Each line below must be set down exactly; omit any image you find.
--- Data block Enclosed Below ---
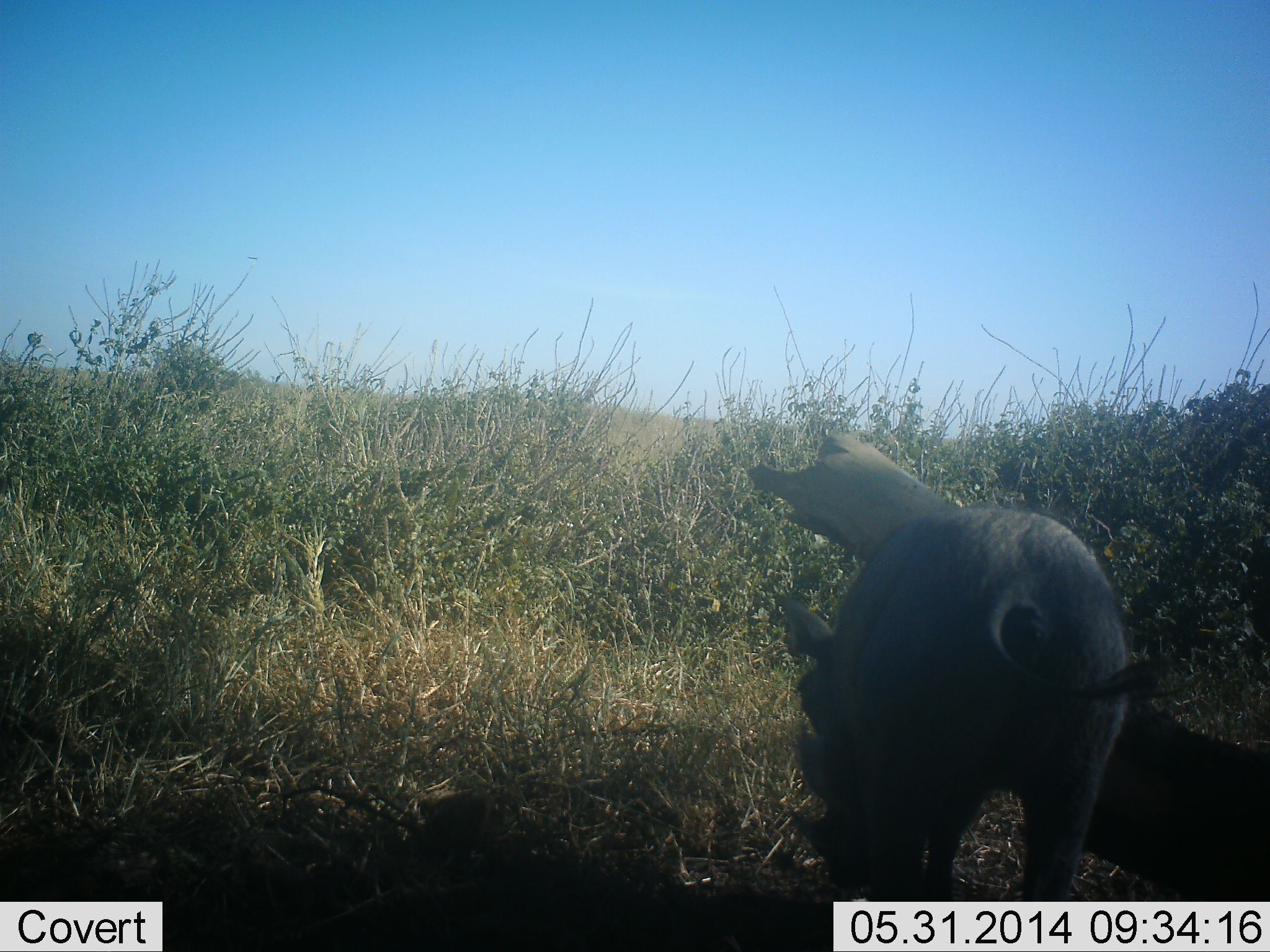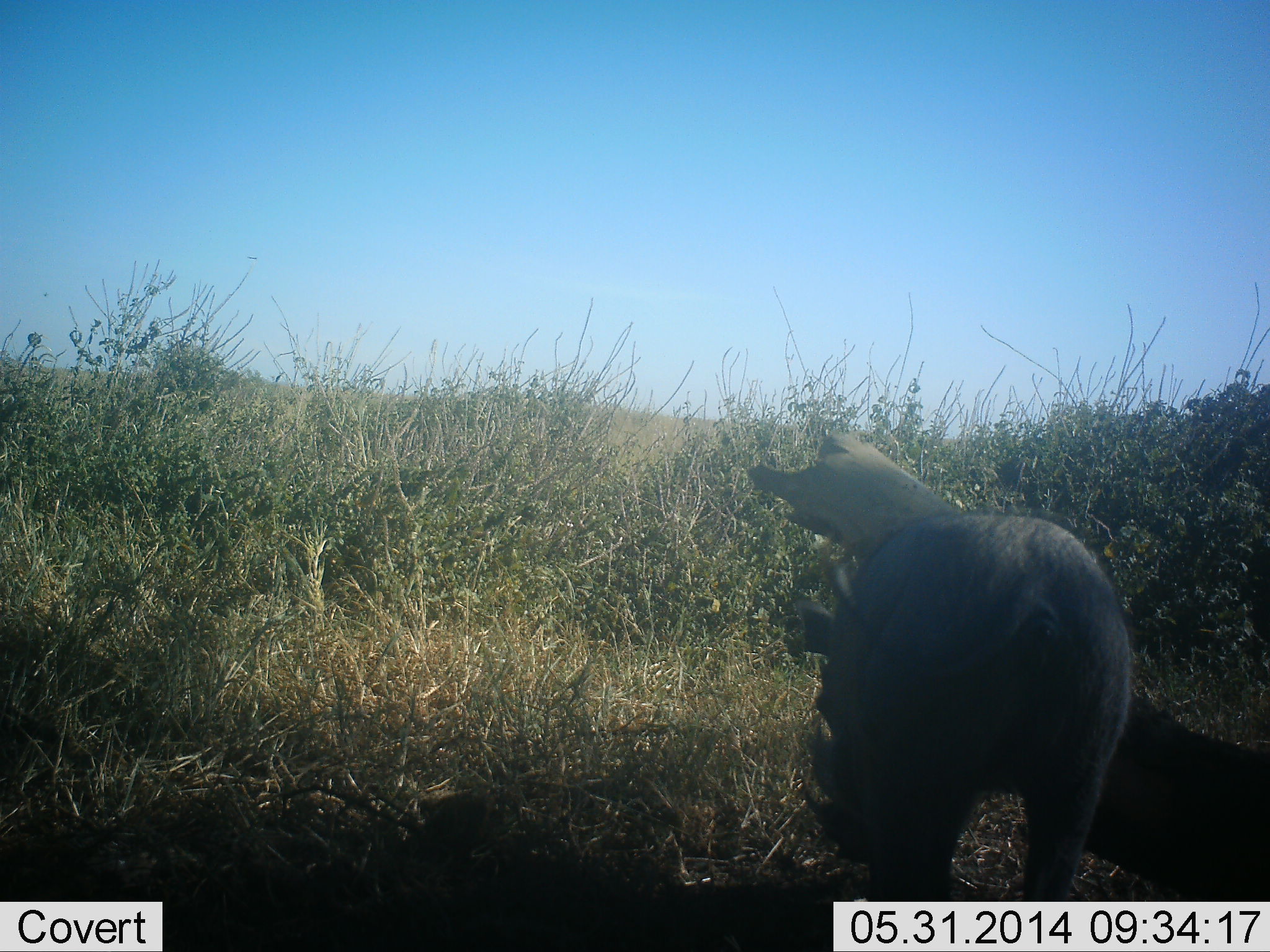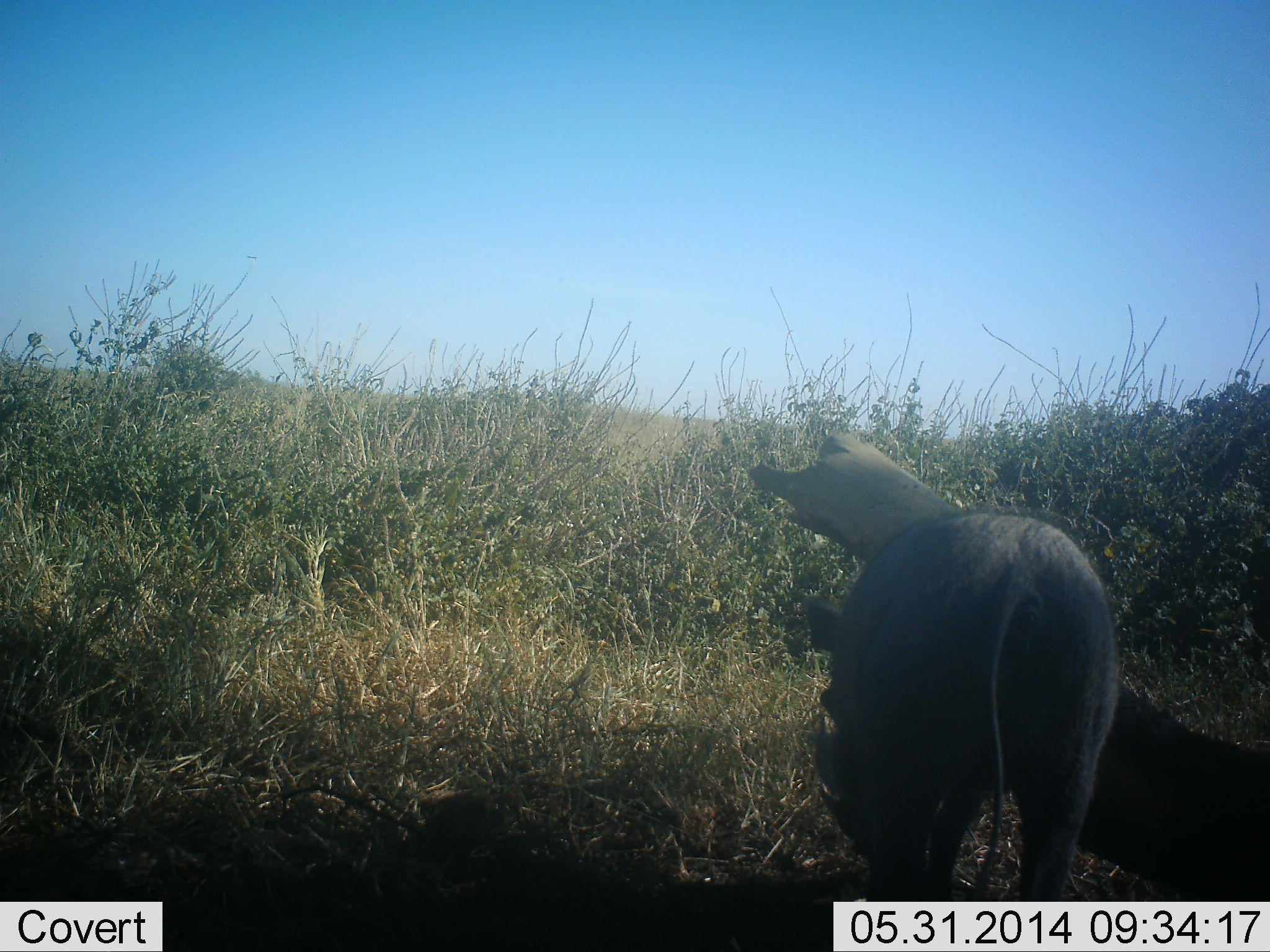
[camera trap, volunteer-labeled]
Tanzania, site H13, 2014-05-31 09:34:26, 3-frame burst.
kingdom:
--- End of Enclosed Data block ---
● Answer space
[camera trap, volunteer-labeled]
Tanzania, site H13, 2014-05-31 09:34:26, 3-frame burst.
kingdom:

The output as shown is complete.